SELECTED EXCERPT>
=-=-=
# LG BD550 does not show Video on Demand icon.



## robbo266317 (Sep 22, 2008)

I have just acquired an LG Blueray player and connected it to the network, downloaded the latest software and registered it for DivX playback. However I do not get any icon for net downloads.
I tried to do the firmware update using USB stick and CD and it doesn't do anything. I only get the options to play video, music or pictures. :scratch:

(Also note I am in Australia)
Any assistance would be appreciated.
Cheers,
Robbo


----------



## Sonnie (Apr 11, 2006)

I moved this to the Blu-ray forum... hopefully someone can help you figure it out.


----------



## robbo266317 (Sep 22, 2008)

Ok I had a problem with the original player, It originally connected to the internet without having to set up any access in the router. I downloaded the latest software and it installed fine. However the next day it would only intermittently connect to the internet and then a few days later would not see the lan either.

I took it back and received a replacement which I had to set up in the router before it would see the internet, no big problem.
The new player connects to the internet everytime at startup but I don't get any internet options except update the software.
I now think this unit does not have the software to connect to youtube or streaming video yet, maybe in a later update?
Oh well, I cannot complain as I won it in a raffle on $10.00 worth of tickets.


----------
=-=-=
DATA SHOWN>
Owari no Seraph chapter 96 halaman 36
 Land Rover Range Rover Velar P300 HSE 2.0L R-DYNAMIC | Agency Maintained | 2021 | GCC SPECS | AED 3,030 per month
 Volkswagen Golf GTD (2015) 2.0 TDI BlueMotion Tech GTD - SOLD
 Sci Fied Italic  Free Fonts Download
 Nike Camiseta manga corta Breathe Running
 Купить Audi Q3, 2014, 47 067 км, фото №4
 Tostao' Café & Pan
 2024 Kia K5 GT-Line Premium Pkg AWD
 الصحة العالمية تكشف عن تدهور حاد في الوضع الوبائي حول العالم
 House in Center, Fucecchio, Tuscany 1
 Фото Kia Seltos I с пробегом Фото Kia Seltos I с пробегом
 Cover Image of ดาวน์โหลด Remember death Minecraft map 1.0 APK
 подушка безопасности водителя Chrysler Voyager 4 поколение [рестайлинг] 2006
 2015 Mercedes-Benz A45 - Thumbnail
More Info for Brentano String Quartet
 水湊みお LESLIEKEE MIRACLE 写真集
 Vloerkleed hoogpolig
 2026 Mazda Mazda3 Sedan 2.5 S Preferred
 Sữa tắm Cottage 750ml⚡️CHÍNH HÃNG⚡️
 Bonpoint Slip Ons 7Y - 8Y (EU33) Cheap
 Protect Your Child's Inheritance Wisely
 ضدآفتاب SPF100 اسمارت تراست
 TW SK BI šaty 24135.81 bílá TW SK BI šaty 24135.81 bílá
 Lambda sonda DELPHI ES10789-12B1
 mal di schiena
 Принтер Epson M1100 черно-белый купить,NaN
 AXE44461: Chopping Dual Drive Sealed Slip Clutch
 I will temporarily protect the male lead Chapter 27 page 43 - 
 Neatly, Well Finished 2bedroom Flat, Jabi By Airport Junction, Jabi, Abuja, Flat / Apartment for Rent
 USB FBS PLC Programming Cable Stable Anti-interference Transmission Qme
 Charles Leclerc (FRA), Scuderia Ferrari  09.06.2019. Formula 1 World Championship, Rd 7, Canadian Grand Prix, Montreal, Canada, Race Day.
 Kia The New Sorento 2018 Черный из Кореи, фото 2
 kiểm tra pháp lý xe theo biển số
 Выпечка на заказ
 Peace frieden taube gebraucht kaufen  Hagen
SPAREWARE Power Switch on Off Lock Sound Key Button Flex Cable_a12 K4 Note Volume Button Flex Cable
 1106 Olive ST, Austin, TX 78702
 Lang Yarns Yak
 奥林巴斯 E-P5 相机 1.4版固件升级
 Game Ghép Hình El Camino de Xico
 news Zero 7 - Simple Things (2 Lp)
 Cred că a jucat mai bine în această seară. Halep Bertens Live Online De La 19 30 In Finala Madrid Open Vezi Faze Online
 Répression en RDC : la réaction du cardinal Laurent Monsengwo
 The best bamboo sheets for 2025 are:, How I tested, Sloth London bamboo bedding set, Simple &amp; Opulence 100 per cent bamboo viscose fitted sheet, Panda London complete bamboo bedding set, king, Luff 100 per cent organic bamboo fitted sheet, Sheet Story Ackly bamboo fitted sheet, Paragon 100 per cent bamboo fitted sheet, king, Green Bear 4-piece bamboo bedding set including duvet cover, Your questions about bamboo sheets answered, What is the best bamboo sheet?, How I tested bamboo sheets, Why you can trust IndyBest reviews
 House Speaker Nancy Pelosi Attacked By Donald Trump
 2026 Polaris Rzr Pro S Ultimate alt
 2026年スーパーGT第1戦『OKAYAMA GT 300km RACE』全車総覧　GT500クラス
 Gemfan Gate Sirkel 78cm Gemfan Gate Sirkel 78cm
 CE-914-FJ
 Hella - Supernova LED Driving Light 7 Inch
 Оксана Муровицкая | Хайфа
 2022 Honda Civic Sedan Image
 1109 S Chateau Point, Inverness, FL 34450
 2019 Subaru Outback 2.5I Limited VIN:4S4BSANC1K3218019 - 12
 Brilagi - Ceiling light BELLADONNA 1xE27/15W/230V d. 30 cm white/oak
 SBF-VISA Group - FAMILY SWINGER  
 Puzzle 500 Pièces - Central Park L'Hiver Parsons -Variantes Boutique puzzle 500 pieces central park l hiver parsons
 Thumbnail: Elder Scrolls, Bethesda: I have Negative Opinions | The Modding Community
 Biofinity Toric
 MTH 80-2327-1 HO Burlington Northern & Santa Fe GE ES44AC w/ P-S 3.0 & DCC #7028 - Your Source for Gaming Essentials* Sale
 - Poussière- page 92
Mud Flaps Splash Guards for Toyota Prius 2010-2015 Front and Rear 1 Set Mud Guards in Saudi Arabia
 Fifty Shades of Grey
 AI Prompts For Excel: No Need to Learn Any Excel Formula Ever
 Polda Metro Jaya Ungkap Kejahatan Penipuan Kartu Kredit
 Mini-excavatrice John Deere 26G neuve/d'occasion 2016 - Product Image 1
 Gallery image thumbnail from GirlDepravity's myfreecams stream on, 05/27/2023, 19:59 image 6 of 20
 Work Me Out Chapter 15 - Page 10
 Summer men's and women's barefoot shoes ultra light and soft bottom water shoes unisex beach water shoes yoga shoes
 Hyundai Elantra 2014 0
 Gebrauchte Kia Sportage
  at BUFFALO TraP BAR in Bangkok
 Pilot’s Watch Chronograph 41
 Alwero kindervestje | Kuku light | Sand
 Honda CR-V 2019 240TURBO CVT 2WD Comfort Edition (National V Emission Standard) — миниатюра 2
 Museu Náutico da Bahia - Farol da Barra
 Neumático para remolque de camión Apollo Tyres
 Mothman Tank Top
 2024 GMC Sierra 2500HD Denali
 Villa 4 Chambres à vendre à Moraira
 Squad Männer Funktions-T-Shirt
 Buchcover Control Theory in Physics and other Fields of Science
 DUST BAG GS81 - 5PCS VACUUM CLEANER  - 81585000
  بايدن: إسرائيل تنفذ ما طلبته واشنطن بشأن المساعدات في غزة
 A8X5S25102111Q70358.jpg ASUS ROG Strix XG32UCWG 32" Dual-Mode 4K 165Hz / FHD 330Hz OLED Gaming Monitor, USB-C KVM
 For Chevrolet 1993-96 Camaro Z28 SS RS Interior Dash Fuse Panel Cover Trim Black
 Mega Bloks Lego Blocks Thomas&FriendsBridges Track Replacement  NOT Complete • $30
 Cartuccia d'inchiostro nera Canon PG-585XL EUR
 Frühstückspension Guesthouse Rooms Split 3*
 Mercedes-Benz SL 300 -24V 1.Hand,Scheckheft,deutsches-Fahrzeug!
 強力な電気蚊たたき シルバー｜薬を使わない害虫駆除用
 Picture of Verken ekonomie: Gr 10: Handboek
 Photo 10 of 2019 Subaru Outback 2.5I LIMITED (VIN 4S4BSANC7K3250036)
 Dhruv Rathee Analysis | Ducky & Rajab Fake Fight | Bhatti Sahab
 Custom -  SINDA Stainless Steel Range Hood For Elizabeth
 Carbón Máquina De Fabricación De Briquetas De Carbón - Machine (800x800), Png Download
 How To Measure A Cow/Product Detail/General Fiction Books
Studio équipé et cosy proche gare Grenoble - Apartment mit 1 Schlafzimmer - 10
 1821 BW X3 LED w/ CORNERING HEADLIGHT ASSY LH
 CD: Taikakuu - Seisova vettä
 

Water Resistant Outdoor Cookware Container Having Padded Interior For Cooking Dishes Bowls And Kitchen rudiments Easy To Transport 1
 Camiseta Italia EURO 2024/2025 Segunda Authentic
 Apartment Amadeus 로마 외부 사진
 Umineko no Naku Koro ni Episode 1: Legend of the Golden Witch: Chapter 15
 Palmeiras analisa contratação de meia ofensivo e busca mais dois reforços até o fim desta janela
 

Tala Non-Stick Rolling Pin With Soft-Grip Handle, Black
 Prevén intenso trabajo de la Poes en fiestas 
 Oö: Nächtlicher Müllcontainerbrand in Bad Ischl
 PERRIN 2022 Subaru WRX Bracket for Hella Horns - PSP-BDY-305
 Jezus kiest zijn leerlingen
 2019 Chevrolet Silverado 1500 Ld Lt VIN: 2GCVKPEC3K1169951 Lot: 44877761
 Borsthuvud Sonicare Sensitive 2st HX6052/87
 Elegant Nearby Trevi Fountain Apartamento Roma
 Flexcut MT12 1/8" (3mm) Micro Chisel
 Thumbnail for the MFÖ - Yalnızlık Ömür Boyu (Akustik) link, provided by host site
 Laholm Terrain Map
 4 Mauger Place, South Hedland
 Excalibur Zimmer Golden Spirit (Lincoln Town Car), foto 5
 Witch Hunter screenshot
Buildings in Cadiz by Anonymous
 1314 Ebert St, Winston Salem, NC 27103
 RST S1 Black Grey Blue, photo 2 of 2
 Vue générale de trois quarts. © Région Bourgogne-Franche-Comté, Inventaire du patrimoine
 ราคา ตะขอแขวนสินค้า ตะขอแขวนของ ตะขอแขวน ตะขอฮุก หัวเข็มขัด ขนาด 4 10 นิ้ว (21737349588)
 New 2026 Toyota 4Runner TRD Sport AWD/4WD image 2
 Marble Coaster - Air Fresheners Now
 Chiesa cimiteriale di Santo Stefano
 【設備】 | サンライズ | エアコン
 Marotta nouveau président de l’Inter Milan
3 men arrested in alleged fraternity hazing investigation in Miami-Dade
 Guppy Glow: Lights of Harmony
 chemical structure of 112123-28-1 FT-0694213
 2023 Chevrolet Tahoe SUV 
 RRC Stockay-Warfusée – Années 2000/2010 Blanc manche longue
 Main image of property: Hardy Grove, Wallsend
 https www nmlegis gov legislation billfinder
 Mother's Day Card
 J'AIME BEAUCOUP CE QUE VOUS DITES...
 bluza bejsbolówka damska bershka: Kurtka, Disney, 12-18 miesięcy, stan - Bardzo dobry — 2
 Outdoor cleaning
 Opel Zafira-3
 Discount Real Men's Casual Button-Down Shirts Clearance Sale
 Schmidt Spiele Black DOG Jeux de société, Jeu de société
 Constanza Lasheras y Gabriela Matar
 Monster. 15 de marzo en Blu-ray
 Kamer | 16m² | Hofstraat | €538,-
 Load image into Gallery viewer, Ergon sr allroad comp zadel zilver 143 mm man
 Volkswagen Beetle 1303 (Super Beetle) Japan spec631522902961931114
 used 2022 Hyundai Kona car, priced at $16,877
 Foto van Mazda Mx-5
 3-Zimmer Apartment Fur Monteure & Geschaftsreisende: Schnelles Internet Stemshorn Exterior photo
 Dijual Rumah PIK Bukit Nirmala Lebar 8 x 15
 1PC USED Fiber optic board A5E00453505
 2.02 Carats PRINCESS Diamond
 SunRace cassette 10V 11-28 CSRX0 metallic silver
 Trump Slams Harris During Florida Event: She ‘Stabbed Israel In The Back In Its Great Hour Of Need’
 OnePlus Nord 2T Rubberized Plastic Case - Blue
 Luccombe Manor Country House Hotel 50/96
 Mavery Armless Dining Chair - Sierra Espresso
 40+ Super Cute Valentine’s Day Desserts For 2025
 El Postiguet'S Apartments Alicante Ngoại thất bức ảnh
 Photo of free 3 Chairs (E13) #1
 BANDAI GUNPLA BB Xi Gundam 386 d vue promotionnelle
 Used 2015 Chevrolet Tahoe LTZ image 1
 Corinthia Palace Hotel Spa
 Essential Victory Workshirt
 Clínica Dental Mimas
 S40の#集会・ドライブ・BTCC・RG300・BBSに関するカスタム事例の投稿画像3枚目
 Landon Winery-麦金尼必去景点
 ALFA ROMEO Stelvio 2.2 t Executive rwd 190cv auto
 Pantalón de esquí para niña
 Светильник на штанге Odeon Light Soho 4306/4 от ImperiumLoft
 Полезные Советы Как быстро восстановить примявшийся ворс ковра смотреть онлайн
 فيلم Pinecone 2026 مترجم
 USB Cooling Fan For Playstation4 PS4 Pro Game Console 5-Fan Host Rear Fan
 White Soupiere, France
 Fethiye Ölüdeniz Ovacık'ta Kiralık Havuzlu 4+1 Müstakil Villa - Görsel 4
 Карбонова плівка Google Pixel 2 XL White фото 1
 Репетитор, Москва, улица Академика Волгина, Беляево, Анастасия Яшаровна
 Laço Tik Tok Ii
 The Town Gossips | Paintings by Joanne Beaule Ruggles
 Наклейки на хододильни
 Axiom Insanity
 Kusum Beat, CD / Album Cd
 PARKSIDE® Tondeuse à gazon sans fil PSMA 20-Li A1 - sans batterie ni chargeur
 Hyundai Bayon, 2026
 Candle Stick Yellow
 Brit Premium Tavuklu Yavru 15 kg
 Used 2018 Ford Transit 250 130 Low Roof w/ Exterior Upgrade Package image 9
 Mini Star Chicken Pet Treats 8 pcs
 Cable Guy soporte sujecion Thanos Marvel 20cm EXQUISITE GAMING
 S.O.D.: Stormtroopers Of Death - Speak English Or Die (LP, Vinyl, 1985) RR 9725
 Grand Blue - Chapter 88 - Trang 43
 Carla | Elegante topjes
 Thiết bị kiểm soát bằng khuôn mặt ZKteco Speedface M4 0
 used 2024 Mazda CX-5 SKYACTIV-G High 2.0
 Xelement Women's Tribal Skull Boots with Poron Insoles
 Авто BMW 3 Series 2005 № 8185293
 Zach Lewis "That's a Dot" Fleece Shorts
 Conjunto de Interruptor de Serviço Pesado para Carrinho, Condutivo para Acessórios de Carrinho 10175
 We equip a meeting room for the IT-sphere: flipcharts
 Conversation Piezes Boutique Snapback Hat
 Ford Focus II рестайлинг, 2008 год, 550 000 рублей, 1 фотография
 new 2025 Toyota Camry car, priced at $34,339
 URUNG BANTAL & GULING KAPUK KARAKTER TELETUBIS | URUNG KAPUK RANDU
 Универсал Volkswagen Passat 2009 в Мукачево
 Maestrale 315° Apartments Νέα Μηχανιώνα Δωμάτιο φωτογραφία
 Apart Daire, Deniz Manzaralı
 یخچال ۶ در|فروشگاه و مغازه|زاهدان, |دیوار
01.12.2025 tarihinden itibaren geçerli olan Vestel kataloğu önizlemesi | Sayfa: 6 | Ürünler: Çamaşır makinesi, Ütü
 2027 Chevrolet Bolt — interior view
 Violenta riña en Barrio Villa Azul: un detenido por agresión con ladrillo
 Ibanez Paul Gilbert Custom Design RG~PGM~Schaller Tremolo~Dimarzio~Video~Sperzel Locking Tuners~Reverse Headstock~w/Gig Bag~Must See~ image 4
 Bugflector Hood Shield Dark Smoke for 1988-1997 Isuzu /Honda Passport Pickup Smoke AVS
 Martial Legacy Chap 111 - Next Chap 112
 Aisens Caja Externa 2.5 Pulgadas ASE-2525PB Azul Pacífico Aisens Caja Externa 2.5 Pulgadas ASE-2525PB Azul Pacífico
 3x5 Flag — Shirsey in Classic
=-=-=
TASK DESCRIPTION> Reproduce the part of the LG BD550 thread starting at "I tried to do" and ending at "am in Australia)".

RESPONSE AREA>
I tried to do the firmware update using USB stick and CD and it doesn't do anything. I only get the options to play video, music or pictures. :scratch:

(Also note I am in Australia)